Capital Gains Tax Crypto: What You Owe and How to Stay Legal

When you sell or trade capital gains tax crypto, a tax applied to profits from selling digital assets like Bitcoin or Ethereum. Also known as crypto taxation, it’s not optional—it’s enforced by tax agencies worldwide. If you bought Bitcoin at $20,000 and sold it at $30,000, that $10,000 profit is taxable. It doesn’t matter if you traded it for another coin, used it to buy a laptop, or sent it to a friend. The moment you dispose of it, the tax clock starts ticking.

Crypto taxation, the legal requirement to report profits from digital asset transactions. Also known as cryptocurrency gains, it applies whether you’re a casual trader or a full-time investor. The IRS crypto rules, the U.S. tax guidelines that treat crypto as property, not currency. Also known as crypto reporting, they’ve been in place since 2014 and are getting stricter. You must track every trade, every swap, every airdrop you claim. Miss one, and you risk an audit, penalties, or worse. Countries like the UK, Canada, and Australia have similar rules. Even if you didn’t cash out to fiat, you still owe tax if the value changed.
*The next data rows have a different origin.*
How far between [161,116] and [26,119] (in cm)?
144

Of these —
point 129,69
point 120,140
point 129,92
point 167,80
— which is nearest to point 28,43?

Staking rewards? Taxable when you receive them. Airdrops? Taxable as income at fair market value. Swapping ETH for SOL? That’s a taxable event. Many think crypto is anonymous, but exchanges report to tax authorities. The IRS has matched data from Coinbase, Binance, and Kraken. If you didn’t report, they already know.

There’s no magic trick to avoid it. But there are smart ways to manage it. Holding crypto over a year can lower your tax rate. Using tax-loss harvesting lets you offset gains with losses. Keeping clean records—date, amount, value in USD at time of trade—is the only way to prove what you owe.

Below, you’ll find real cases and breakdowns: how a $1.5 billion hack led to seized assets that triggered tax consequences, how the SEC’s crackdown on unregistered tokens changed reporting rules, and why airdrops that seem free aren’t really free when the tax bill comes. No fluff. No theory. Just what you need to know before you trade again.

Crypto Taxation in Nigeria: What You Need to Know Before 2026

Nigeria's new crypto tax law takes effect in 2026. Learn what transactions are taxable, how to comply, penalties for non-compliance, and how to prepare before the deadline.